● EXTRAIT SOURCE:
::::::::

Ils nous ont toujours dit : “tu dois sortir comme tu es entré dans la grotte de Mari… Si tu entres en regardant vers l’intérieur, tu dois sortir en regardant vers l’intérieur. Sans tourner le dos. Si tu parles avec elle, tu dois la tutoyer, et bien sûr, tant que tu es chez elle, tu ne dois pas t’asseoir.” Sottises…

 

Mes amis et moi n’y croyions pas du tout. C’était de vieilles histoires de nos grands-parents, racontées pour nous effrayer.

Txindoki mendia Zaldibiako errepidetik (San Martin, Juan) Licencia_ CC BY-SA

Un jour, nous nous sommes réunis avec des amis et nous avons eu l’idée de faire une petite blague. Nous nous sommes retrouvés sur la lande, en cachette. Nous voulions mettre le feu au ciel, mais nous ne savions pas comment faire. Ça devait être spectaculaire. Et tout à coup, nous avons eu l’idée d’attraper un aigle. C’est un oiseau très grand et fort. Nous avons donc cherché un aiglon, explorant les grands arbres et les rochers. C’était un travail très précautionneux, parce que si l’aigle adulte apparaissait, c’était fini ! Tout à coup, nous avons trouvé un énorme nid avec deux petits dedans. Avec beaucoup de prudence, nous avons mis l’un d’eux dans un sac et nous sommes enfuis.

 

L’aiglon a besoin de temps pour grandir, c’est pourquoi nous l’avons gardé dans le grenier de notre ferme, où mes amis venaient très souvent. Il devint un aigle magnifique. Pour que notre blague fonctionne, nous avions besoin d’un public, donc nous avons dit au village que Mari passerait le dimanche soir suivant.

::::::::

● DONNÉES FOURNIES:
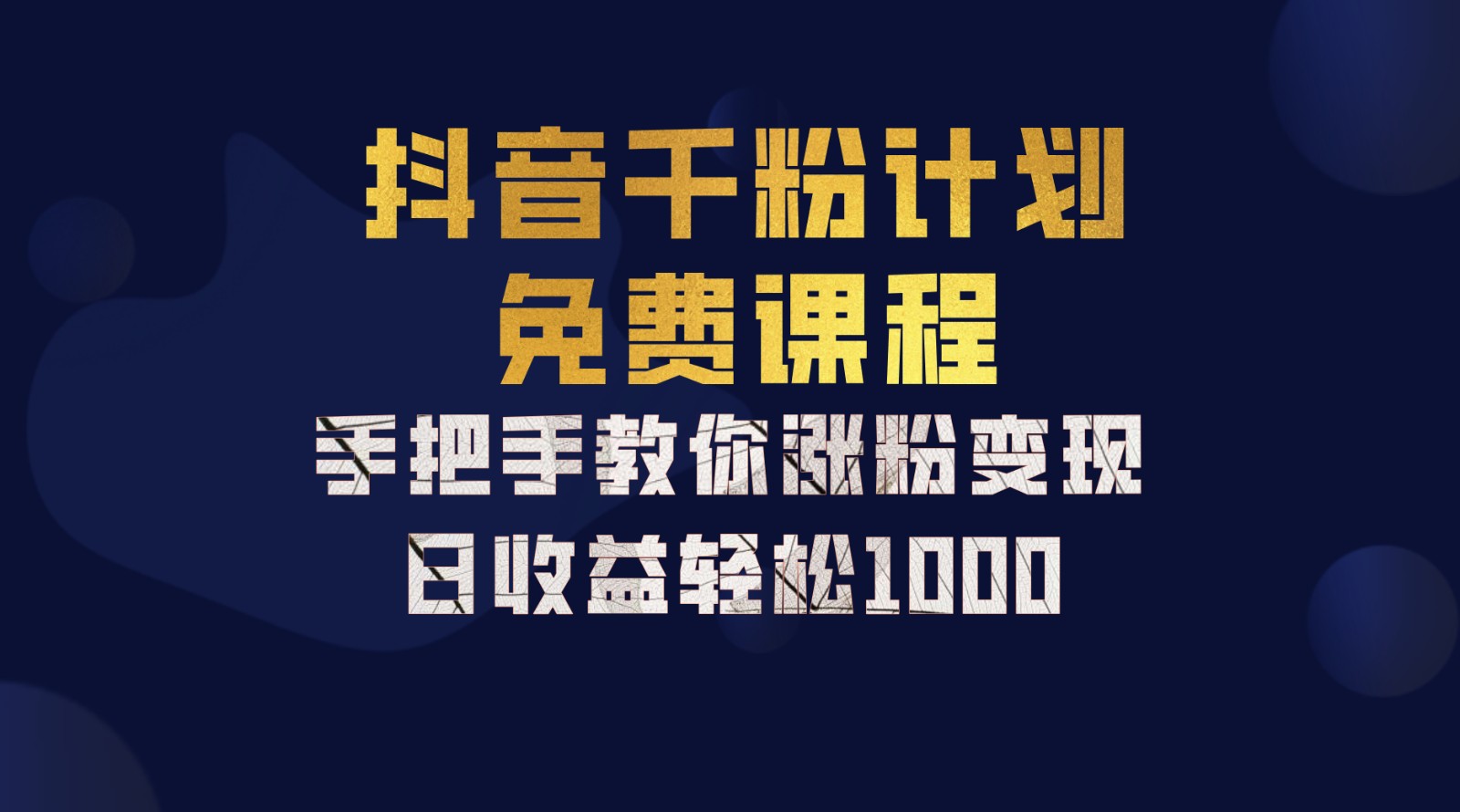 抖音千粉计划，手把手教你一部手机矩阵日入1000+，新手也能学会-启航188资源站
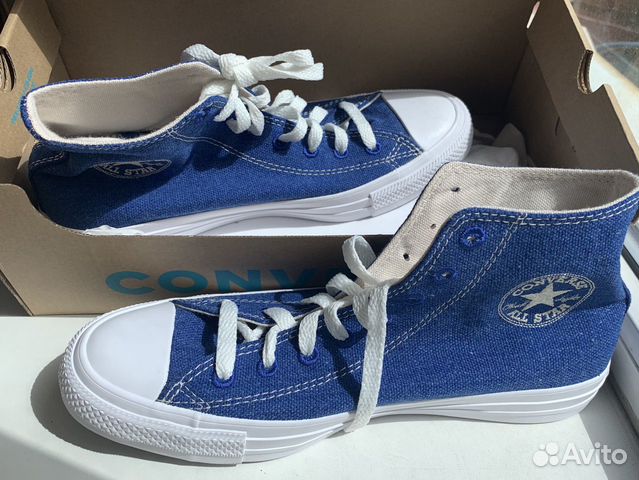 Converse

::::::::

● CONSIGNE A:
Extrayez du récit sur la grotte de Mari tout le passage allant de « Ils nous ont » jusqu'à « pour nous effrayer. ».
● CONSIGNE B:
Rédigez la suite du récit sur la grotte de Mari, en reprenant après sa dernière phrase.

● RÉPONSE RÉDIGÉE A:
Ils nous ont toujours dit : “tu dois sortir comme tu es entré dans la grotte de Mari… Si tu entres en regardant vers l’intérieur, tu dois sortir en regardant vers l’intérieur. Sans tourner le dos. Si tu parles avec elle, tu dois la tutoyer, et bien sûr, tant que tu es chez elle, tu ne dois pas t’asseoir.” Sottises…

 

Mes amis et moi n’y croyions pas du tout. C’était de vieilles histoires de nos grands-parents, racontées pour nous effrayer.

● RÉPONSE RÉDIGÉE B:
Le grand jour est arrivé. Nous nous sommes répartis les tâches entre amis : l’un a apporté quelque chose à manger, l’autre à boire, un autre de la paille et le dernier des allumettes. Nous avons attaché de la paille à la queue et aux pattes de l’aigle. Ce vol devait être visible dans tous les villages, donc nous avons relâché l’oiseau du point culminant de la bourgade, mettant le feu à la paille. Nous sommes vite retournés au village pour voir la réaction des autres. En arrivant, nous avons rencontré une bande de paysans très excités et effrayés. Nous n’avons pas pu nous empêcher de rire. Et l’une d’entre eux m’a dit, “Riez, riez, mais Mari est en colère, très en colère, et cette fois, elle va en abattre une bonne.”

 

Je suis rentré à la maison et j’ai trouvé tout le monde apeuré. Surtout grand-père et grand-mère. Je leur ai dit de rester calmes, que ce n’était pas Mari, et je me suis endormi tranquillement.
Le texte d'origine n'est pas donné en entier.